» **EXERCISE INPUT**

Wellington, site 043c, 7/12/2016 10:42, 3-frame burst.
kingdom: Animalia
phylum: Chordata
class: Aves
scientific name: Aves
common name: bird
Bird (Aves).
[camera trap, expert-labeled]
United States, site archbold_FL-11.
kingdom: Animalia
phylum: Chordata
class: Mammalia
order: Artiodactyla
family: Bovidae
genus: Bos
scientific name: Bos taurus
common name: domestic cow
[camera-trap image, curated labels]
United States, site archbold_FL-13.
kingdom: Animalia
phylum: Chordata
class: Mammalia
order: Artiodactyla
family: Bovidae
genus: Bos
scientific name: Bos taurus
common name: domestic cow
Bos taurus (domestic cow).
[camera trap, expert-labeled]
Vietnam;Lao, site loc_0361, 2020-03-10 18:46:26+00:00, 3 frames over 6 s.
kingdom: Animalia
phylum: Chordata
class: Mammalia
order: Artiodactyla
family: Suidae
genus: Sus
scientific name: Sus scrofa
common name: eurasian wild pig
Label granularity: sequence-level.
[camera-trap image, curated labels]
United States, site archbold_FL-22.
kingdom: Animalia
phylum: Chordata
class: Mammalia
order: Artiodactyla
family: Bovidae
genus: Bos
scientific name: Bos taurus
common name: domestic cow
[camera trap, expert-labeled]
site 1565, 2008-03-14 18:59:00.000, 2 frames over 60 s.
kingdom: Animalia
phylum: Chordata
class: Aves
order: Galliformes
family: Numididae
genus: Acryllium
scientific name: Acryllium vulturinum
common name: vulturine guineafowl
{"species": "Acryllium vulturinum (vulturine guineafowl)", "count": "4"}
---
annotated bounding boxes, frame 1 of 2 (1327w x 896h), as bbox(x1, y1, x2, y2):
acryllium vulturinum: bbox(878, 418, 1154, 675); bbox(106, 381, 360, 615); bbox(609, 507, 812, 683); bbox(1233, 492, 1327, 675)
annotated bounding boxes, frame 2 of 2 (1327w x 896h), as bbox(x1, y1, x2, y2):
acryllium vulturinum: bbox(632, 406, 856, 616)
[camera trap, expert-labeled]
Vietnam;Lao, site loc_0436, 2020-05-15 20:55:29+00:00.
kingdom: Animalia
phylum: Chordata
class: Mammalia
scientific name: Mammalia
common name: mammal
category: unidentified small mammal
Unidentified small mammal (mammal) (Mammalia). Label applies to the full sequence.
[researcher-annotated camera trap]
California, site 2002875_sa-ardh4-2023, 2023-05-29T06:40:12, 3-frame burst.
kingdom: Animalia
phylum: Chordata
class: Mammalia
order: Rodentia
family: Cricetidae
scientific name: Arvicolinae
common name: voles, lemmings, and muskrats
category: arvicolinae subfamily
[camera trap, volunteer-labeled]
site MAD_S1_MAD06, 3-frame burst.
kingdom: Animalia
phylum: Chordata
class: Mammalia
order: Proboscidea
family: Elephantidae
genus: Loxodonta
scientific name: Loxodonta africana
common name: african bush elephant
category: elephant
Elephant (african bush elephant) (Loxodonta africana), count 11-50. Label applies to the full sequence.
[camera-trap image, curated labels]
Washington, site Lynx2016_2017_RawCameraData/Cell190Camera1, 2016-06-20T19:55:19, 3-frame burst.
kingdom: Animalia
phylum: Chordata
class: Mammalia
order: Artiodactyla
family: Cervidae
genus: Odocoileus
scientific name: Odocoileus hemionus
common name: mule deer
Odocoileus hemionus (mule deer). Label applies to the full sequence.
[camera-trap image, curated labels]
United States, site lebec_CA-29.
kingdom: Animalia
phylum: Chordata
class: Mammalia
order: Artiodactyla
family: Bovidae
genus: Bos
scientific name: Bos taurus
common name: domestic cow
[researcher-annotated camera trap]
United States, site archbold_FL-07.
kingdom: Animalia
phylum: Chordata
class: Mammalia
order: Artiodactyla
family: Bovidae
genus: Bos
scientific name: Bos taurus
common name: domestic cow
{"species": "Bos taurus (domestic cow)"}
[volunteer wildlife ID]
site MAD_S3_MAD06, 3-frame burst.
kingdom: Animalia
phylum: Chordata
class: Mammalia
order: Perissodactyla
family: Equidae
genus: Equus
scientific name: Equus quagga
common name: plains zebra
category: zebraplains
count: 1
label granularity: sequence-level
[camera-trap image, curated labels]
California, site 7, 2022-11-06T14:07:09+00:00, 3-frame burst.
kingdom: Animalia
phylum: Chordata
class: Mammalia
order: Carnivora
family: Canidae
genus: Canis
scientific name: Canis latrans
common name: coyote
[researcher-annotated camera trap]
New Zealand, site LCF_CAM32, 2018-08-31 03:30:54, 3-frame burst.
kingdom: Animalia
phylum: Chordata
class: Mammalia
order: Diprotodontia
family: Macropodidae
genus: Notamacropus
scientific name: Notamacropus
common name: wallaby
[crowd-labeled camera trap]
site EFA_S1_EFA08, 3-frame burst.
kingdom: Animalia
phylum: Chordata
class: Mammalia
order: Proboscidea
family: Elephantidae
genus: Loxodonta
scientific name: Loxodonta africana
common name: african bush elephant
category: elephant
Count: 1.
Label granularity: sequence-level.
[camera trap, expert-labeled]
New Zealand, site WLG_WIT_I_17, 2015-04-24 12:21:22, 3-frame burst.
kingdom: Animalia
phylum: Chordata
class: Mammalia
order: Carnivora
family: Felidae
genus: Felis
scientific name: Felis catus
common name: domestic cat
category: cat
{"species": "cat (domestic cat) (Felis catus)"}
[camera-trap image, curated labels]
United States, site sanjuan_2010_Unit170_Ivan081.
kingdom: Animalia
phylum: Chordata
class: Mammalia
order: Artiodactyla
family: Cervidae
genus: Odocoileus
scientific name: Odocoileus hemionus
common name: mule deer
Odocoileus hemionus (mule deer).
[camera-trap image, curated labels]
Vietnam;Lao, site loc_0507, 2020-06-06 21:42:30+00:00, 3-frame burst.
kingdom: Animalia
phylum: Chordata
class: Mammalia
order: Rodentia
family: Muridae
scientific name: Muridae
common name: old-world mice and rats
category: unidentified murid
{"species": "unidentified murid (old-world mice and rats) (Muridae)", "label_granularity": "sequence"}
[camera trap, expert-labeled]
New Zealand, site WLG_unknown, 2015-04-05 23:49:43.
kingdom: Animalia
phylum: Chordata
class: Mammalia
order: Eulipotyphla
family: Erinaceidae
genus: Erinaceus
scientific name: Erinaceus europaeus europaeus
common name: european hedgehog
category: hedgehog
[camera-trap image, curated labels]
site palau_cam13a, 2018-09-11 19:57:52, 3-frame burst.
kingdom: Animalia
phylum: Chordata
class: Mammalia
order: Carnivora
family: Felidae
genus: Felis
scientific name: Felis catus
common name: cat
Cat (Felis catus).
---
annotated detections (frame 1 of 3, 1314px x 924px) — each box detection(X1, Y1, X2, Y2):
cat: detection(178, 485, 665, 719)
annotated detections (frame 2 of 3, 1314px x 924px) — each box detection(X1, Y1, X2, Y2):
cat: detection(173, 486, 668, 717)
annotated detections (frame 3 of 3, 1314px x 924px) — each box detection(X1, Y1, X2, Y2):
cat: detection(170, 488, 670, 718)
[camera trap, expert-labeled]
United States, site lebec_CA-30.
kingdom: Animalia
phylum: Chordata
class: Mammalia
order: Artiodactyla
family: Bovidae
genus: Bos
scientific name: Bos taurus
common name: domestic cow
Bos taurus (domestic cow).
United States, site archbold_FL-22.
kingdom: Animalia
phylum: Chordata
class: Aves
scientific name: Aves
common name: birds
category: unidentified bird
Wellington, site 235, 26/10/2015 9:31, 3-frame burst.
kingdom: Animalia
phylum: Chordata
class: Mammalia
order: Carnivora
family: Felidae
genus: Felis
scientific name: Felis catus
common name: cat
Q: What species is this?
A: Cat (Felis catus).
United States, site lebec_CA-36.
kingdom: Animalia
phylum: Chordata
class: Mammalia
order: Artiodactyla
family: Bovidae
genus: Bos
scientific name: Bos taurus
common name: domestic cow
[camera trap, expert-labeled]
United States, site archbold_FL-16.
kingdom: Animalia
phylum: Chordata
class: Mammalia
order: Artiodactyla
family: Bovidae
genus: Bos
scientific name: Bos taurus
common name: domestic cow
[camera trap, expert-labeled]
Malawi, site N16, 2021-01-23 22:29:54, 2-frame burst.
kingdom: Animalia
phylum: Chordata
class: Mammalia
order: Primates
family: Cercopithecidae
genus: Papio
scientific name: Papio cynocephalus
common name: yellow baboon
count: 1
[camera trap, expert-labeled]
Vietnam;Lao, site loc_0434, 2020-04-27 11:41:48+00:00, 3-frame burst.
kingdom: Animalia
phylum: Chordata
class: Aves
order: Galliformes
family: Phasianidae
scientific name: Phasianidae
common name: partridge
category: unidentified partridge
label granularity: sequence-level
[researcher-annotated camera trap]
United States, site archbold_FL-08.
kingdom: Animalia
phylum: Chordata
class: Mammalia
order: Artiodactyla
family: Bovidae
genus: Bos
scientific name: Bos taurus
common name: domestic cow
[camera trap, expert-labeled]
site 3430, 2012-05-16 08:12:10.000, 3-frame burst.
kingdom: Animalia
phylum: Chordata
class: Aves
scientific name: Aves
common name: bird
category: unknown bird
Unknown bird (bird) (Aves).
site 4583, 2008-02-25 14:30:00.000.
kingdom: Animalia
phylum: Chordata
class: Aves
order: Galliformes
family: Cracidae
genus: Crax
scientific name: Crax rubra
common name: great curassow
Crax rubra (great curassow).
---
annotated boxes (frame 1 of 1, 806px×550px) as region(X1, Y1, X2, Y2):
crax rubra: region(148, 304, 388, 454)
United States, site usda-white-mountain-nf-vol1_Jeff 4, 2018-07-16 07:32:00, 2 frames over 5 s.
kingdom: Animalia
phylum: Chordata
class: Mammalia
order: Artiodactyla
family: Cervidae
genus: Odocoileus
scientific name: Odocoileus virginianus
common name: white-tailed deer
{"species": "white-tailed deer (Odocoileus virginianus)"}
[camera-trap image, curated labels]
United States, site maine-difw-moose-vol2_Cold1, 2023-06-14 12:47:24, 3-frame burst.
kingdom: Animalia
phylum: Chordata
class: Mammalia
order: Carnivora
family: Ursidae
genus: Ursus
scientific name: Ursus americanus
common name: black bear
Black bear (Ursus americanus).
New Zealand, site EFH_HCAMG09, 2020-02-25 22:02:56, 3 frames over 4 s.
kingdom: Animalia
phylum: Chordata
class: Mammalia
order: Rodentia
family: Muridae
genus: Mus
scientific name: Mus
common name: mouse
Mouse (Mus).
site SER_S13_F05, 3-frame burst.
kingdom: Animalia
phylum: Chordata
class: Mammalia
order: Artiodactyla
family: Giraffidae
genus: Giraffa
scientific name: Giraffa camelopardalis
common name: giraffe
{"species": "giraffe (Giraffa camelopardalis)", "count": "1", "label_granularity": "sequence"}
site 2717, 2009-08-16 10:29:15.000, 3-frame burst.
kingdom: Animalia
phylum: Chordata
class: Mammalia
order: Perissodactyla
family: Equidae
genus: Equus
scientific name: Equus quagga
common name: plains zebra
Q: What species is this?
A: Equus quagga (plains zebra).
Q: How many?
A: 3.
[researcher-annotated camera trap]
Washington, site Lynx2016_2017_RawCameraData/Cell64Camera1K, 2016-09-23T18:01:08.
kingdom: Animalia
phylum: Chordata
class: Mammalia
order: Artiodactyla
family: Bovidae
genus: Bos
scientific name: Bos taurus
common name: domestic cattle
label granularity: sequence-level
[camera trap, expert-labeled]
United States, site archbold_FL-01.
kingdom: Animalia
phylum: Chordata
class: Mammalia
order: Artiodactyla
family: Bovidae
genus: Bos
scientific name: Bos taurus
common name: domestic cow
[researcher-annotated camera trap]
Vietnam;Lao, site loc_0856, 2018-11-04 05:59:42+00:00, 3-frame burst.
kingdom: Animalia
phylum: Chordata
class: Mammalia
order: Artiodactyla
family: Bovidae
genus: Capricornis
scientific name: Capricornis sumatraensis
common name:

» **WHAT YOU SHOULD DO**
Gather every line from the listing above in which the word "giraffe" appears.

» **OUTPUT OF THE EXERCISE**
common name: giraffe
{"species": "giraffe (Giraffa camelopardalis)", "count": "1", "label_granularity": "sequence"}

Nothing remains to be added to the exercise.